**REQUIRED TASK 1:**
Answer these questions from the merge batcher text below, one answer per line:
(a) What does the batcher memorize for each block?
(b) What does the author apologize for, and where does it come from?
(c) What was true of the reported frontier before this change?
**REQUIRED TASK 2:** Translate this sentence from the merge batcher text below into Spanish: "It separates canonicalization from the extraction operation, so it can be reused for inserts and extracts."

DNM: A merge batcher that gracefully handles non-ready data

This PR shows how to implement a merge batcher that is smart about reconsidering data that's in advance of the current frontier. It does the following things:

It extracts ready data from chains instead of merging all chains and then extracting data from the last remaining chain.
It separates canonicalization from the extraction operation, so it can be reused for inserts and extracts.
It memorizes a frontier per block, which allows for efficient frontier testing: If the extraction (upper) frontier is not less or equal to the block frontier, do not touch the block.

This should have the potential to reduce the amount of work for outstanding data from $O(n)$ where $n$ is the number of records in the merge batcher to $O(n/1024)$ by considering only the block itself, but not the data it contains.

I am sorry for the formatting noise which originates from copying this code from DD to Mz and back again :/

We figured that the approach taken in this PR changes what we report as the next lower bound of data to be extracted. As before, seal captures a lower frontier of all the times in the batcher, but its semantics are different. Previously, the reported frontier was accurate, i.e., there existed data at the reported frontier. Now, it's any lower bound, but there is no guarantee that it's accurate.

**RECORDED DATA:**

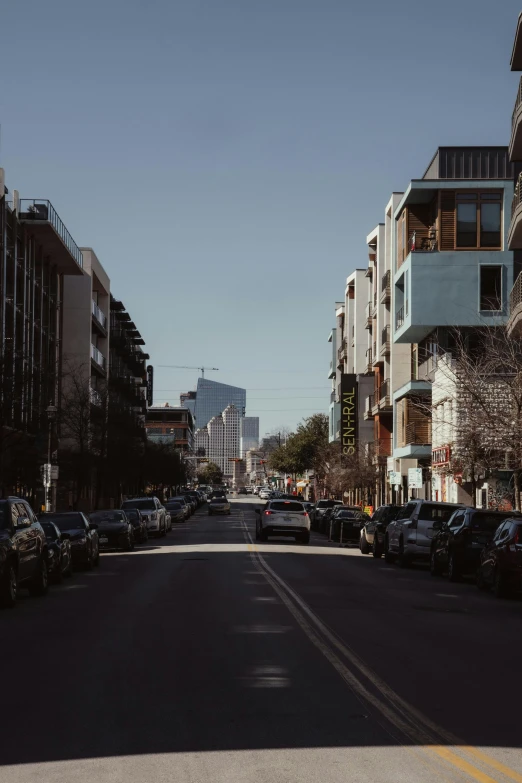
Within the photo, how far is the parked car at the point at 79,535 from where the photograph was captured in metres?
28.4

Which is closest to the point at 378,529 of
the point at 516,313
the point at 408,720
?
the point at 516,313

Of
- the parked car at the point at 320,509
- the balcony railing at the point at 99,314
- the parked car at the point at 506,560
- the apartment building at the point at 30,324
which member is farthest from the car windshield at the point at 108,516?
the balcony railing at the point at 99,314

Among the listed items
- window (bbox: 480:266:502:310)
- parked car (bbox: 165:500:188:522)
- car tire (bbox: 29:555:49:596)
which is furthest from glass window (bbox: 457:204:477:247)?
car tire (bbox: 29:555:49:596)

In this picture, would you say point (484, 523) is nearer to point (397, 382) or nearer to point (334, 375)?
point (397, 382)

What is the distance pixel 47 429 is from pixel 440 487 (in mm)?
19349

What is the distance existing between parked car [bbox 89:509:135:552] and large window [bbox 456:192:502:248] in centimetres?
2552

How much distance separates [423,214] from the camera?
202 ft

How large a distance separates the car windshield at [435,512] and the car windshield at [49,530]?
10792mm

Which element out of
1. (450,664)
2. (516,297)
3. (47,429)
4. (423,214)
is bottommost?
(450,664)

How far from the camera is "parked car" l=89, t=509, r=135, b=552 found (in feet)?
128

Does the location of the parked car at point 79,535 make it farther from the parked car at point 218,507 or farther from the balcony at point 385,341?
the parked car at point 218,507

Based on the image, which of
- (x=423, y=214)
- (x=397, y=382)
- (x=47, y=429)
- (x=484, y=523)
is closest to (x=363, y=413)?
(x=397, y=382)

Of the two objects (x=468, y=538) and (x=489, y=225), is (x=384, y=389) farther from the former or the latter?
(x=468, y=538)

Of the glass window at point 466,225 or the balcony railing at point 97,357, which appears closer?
the glass window at point 466,225
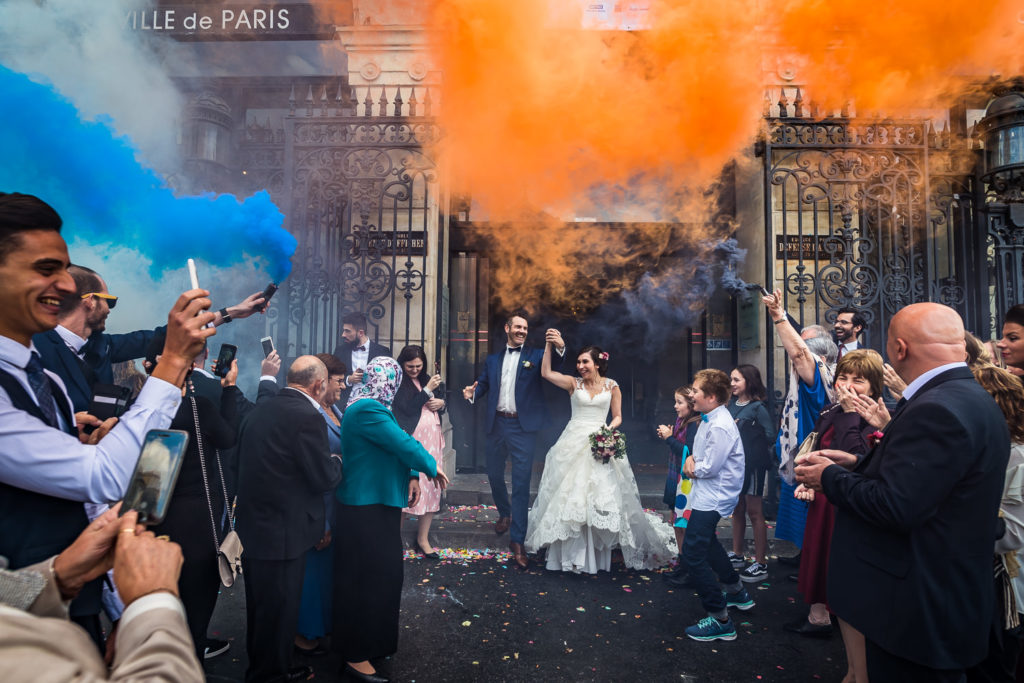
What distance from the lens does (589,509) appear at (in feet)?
17.1

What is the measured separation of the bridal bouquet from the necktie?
438 cm

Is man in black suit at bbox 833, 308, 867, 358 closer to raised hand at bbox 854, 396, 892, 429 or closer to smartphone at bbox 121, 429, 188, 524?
raised hand at bbox 854, 396, 892, 429

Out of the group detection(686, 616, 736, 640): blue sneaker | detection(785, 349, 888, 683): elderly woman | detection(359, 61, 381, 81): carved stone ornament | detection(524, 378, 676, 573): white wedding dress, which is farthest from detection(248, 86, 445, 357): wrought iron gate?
detection(785, 349, 888, 683): elderly woman

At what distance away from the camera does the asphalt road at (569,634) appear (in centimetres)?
362

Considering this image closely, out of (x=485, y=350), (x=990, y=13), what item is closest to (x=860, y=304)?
(x=990, y=13)

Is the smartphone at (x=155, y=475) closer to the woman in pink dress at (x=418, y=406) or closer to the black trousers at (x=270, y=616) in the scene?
the black trousers at (x=270, y=616)

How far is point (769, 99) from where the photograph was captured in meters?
7.48

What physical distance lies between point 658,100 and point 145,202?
20.9 ft

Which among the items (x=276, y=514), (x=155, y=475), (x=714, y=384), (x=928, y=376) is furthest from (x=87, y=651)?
(x=714, y=384)

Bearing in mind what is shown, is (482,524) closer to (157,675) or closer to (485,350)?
(485,350)

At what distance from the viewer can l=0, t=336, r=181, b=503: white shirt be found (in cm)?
144

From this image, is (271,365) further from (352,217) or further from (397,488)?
(352,217)

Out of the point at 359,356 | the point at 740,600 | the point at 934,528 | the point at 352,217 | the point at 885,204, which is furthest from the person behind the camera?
the point at 352,217

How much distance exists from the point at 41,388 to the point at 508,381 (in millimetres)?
4902
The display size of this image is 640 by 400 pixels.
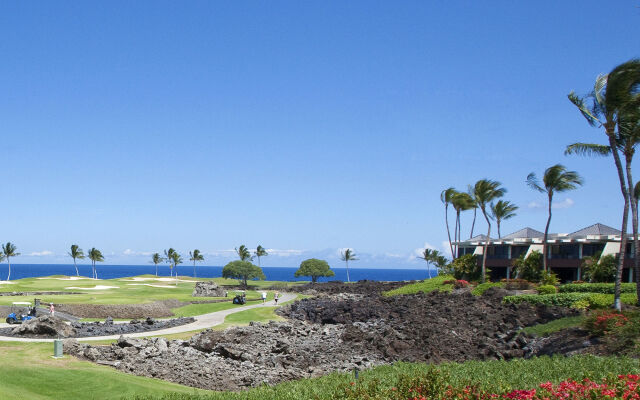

**EXPECTED OUTPUT 1:**
(a) It memorizes a frontier per block.
(b) The formatting noise, which comes from copying the code from DD to Mz and back again.
(c) It was accurate: there existed data at the reported frontier.

**EXPECTED OUTPUT 2:** Separa la canonicalización de la operación de extracción, de modo que puede reutilizarse para inserciones y extracciones.